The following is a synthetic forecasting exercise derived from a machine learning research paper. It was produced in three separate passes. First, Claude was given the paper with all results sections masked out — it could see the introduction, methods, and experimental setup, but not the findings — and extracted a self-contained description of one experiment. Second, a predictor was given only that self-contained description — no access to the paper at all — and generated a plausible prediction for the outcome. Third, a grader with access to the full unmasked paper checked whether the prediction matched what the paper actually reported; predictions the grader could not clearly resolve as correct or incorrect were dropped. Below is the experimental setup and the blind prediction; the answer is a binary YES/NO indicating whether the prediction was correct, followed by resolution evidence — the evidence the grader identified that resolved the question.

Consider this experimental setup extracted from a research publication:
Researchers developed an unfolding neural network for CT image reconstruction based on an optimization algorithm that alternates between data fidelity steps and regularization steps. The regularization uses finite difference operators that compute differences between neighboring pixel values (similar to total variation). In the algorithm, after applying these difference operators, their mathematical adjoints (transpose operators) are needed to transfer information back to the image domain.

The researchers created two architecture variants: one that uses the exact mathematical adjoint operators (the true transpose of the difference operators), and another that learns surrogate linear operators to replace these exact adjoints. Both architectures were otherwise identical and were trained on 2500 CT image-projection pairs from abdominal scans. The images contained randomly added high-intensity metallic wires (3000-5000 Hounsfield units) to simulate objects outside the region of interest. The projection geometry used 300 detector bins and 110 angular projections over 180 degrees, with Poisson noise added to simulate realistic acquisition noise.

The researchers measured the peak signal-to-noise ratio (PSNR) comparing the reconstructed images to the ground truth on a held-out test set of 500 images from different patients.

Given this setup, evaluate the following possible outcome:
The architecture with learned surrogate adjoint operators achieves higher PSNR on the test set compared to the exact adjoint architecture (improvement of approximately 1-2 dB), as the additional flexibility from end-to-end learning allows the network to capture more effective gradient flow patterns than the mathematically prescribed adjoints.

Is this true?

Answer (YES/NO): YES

———

About this task
Show all lines from the data that contain "experimental".

Response for this exercise
The following is a synthetic forecasting exercise derived from a machine learning research paper. It was produced in three separate passes. First, Claude was given the paper with all results sections masked out — it could see the introduction, methods, and experimental setup, but not the findings — and extracted a self-contained description of one experiment. Second, a predictor was given only that self-contained description — no access to the paper at all — and generated a plausible prediction for the outcome. Third, a grader with access to the full unmasked paper checked whether the prediction matched what the paper actually reported; predictions the grader could not clearly resolve as correct or incorrect were dropped. Below is the experimental setup and the blind prediction; the answer is a binary YES/NO indicating whether the prediction was correct, followed by resolution evidence — the evidence the grader identified that resolved the question.
Consider this experimental setup extracted from a research publication:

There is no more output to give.